Spatial reasoning question data:

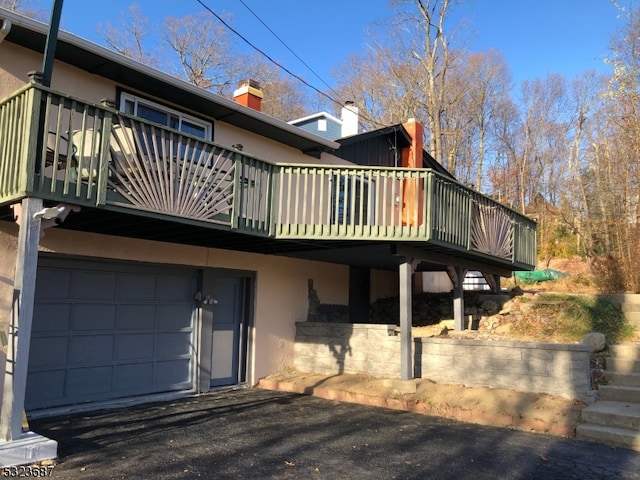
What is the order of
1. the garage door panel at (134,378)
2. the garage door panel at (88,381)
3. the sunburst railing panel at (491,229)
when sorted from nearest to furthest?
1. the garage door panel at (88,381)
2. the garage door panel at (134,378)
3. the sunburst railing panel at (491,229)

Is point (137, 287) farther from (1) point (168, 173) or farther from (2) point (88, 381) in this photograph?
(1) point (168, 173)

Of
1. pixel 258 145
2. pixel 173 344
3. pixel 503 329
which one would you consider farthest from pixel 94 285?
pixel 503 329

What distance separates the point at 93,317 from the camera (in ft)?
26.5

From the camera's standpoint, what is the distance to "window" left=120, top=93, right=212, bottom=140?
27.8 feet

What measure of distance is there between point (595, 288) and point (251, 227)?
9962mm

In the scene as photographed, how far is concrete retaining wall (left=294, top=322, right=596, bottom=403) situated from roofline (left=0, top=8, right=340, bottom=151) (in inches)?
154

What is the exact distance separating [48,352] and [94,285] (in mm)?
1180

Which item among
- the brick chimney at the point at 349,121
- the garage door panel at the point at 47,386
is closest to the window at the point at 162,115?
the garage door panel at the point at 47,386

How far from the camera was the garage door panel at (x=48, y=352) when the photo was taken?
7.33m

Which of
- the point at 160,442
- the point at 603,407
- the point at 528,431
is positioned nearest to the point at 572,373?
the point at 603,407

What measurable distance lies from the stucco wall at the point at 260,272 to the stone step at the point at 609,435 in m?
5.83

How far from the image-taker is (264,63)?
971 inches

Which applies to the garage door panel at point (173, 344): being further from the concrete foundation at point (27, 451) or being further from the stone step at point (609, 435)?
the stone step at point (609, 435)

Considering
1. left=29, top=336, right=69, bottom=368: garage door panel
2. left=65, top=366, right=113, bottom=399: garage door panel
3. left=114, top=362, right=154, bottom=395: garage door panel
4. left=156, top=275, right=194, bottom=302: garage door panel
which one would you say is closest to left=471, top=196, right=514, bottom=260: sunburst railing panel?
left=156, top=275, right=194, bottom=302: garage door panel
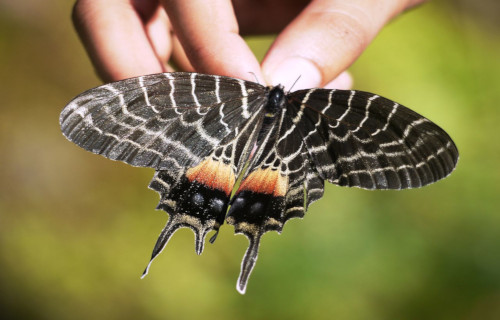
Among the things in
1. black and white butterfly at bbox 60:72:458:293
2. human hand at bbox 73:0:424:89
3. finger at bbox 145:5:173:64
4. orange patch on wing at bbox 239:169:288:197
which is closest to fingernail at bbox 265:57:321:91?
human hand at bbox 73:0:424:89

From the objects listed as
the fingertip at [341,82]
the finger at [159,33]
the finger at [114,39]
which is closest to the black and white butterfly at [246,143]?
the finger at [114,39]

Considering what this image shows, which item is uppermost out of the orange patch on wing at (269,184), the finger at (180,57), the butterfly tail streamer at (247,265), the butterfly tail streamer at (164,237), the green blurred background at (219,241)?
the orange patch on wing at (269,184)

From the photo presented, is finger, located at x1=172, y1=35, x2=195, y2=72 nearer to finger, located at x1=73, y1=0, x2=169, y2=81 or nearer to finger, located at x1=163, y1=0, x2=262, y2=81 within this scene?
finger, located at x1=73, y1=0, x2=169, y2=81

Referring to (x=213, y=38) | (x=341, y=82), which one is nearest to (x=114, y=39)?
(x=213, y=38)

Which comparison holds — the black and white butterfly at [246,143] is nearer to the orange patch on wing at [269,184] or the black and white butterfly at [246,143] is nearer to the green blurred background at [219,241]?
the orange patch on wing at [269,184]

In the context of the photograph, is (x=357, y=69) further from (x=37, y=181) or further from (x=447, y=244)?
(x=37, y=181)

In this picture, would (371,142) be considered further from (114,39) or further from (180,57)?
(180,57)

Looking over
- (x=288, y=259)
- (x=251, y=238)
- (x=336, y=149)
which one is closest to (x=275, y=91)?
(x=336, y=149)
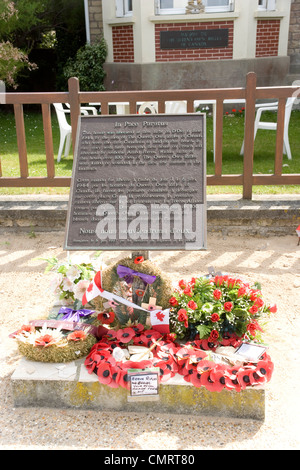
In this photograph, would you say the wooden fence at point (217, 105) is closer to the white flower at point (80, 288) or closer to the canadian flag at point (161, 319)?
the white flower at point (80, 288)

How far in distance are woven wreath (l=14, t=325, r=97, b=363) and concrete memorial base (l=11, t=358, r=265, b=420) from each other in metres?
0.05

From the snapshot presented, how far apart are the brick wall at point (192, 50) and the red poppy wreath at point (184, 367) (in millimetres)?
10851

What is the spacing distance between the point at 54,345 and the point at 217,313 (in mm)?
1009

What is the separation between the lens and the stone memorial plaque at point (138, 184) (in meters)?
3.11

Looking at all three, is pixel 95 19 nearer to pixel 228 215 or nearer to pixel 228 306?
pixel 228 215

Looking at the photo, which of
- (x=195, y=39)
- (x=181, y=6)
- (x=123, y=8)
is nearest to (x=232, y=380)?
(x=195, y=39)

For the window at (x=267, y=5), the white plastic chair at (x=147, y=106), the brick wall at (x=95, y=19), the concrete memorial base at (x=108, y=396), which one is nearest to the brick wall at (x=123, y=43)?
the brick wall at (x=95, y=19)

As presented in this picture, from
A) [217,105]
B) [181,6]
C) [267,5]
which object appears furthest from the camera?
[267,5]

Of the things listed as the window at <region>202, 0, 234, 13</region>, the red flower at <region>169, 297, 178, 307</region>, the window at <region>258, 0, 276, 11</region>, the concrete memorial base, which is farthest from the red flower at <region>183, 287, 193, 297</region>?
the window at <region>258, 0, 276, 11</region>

▸ Work required: Copy every entry exactly as written. Pictures are excluded.

▸ Expected output:
What is the order of
1. the garage door panel at (134,378)
2. the garage door panel at (88,381)
3. the sunburst railing panel at (491,229)
when sorted from nearest to furthest?
1. the garage door panel at (88,381)
2. the garage door panel at (134,378)
3. the sunburst railing panel at (491,229)

Is point (137, 287) farther from (1) point (168, 173) or farther from (2) point (88, 381) in this photograph?
(1) point (168, 173)

Of
1. pixel 258 145
2. pixel 173 344
3. pixel 503 329
which one would you consider farthest from pixel 94 285?
pixel 503 329

What distance separates the point at 93,317 from the camera (in ft)?
26.5

From the camera's standpoint, what is the distance to "window" left=120, top=93, right=212, bottom=140?
27.8 feet

What measure of distance is there between point (595, 288) and point (251, 227)?
9962mm

In the scene as photographed, how far is concrete retaining wall (left=294, top=322, right=596, bottom=403) situated from roofline (left=0, top=8, right=340, bottom=151) (in inches)?
154

What is the exact distance separating [48,352] and [94,285] (in mm)?
1180

Which item among
- the brick chimney at the point at 349,121
- the garage door panel at the point at 47,386
is closest to the window at the point at 162,115?
the garage door panel at the point at 47,386

How far from the camera was the garage door panel at (x=48, y=352) when the photo was taken?
7.33m

Which of
- the point at 160,442
- the point at 603,407
- the point at 528,431
is positioned nearest to the point at 572,373?
the point at 603,407

What measurable distance lies from the stucco wall at the point at 260,272 to the stone step at the point at 609,435 in m?
5.83

How far from the image-taker is (264,63)?
971 inches

Which applies to the garage door panel at point (173, 344): being further from the concrete foundation at point (27, 451) or being further from the stone step at point (609, 435)?
the stone step at point (609, 435)

Considering
1. left=29, top=336, right=69, bottom=368: garage door panel
2. left=65, top=366, right=113, bottom=399: garage door panel
3. left=114, top=362, right=154, bottom=395: garage door panel
4. left=156, top=275, right=194, bottom=302: garage door panel
which one would you say is closest to left=471, top=196, right=514, bottom=260: sunburst railing panel?
left=156, top=275, right=194, bottom=302: garage door panel
Among the things in
1. black and white butterfly at bbox 60:72:458:293
2. human hand at bbox 73:0:424:89
3. finger at bbox 145:5:173:64
4. orange patch on wing at bbox 239:169:288:197
which is closest to fingernail at bbox 265:57:321:91?
human hand at bbox 73:0:424:89

From the objects listed as
the fingertip at [341,82]
the finger at [159,33]
the finger at [114,39]
which is closest to the black and white butterfly at [246,143]?
the finger at [114,39]

Considering what this image shows, which item is uppermost out of the orange patch on wing at (269,184), the finger at (180,57), the butterfly tail streamer at (247,265), the butterfly tail streamer at (164,237), the green blurred background at (219,241)?
the orange patch on wing at (269,184)

From the photo presented, is finger, located at x1=172, y1=35, x2=195, y2=72 nearer to finger, located at x1=73, y1=0, x2=169, y2=81 or nearer to finger, located at x1=163, y1=0, x2=262, y2=81 within this scene?
finger, located at x1=73, y1=0, x2=169, y2=81

Referring to (x=213, y=38) | (x=341, y=82), which one is nearest to (x=114, y=39)?
(x=213, y=38)

Which comparison holds — the black and white butterfly at [246,143] is nearer to the orange patch on wing at [269,184] or the black and white butterfly at [246,143] is nearer to the green blurred background at [219,241]?
the orange patch on wing at [269,184]

In the context of the photograph, is (x=357, y=69) further from (x=37, y=181) or further from (x=447, y=244)?
(x=37, y=181)

In this picture, would (371,142) be considered further from (114,39) or further from (180,57)?
(180,57)

Looking over
- (x=288, y=259)
- (x=251, y=238)
- (x=336, y=149)
which one is closest to (x=275, y=91)?
(x=336, y=149)
In this photograph, would you say the wooden fence at point (217, 105) is closer to the white flower at point (80, 288) or closer to the canadian flag at point (161, 319)?
the white flower at point (80, 288)

How far in distance are woven wreath (l=14, t=325, r=97, b=363) and concrete memorial base (l=11, t=358, r=265, b=420) from each other in metres?
0.05

From the snapshot presented, how far apart are the brick wall at point (192, 50) and the red poppy wreath at point (184, 367) (in millimetres)?
10851

What is the spacing distance between the point at 54,345 and the point at 217,313 (in mm)?
1009

What is the separation between the lens and the stone memorial plaque at point (138, 184) (in meters)?
3.11

Looking at all three, is pixel 95 19 nearer to pixel 228 215 or nearer to pixel 228 306?
pixel 228 215

Looking at the photo, which of
- (x=195, y=39)
- (x=181, y=6)
- (x=123, y=8)
is nearest to (x=232, y=380)?
(x=195, y=39)

For the window at (x=267, y=5), the white plastic chair at (x=147, y=106), the brick wall at (x=95, y=19), the concrete memorial base at (x=108, y=396), which one is nearest to the brick wall at (x=123, y=43)?
the brick wall at (x=95, y=19)

As presented in this picture, from
A) [217,105]
B) [181,6]
C) [267,5]
which object appears furthest from the camera?
[267,5]

Of the things listed as the window at <region>202, 0, 234, 13</region>, the red flower at <region>169, 297, 178, 307</region>, the window at <region>258, 0, 276, 11</region>, the concrete memorial base, which is farthest from the red flower at <region>183, 287, 193, 297</region>?
the window at <region>258, 0, 276, 11</region>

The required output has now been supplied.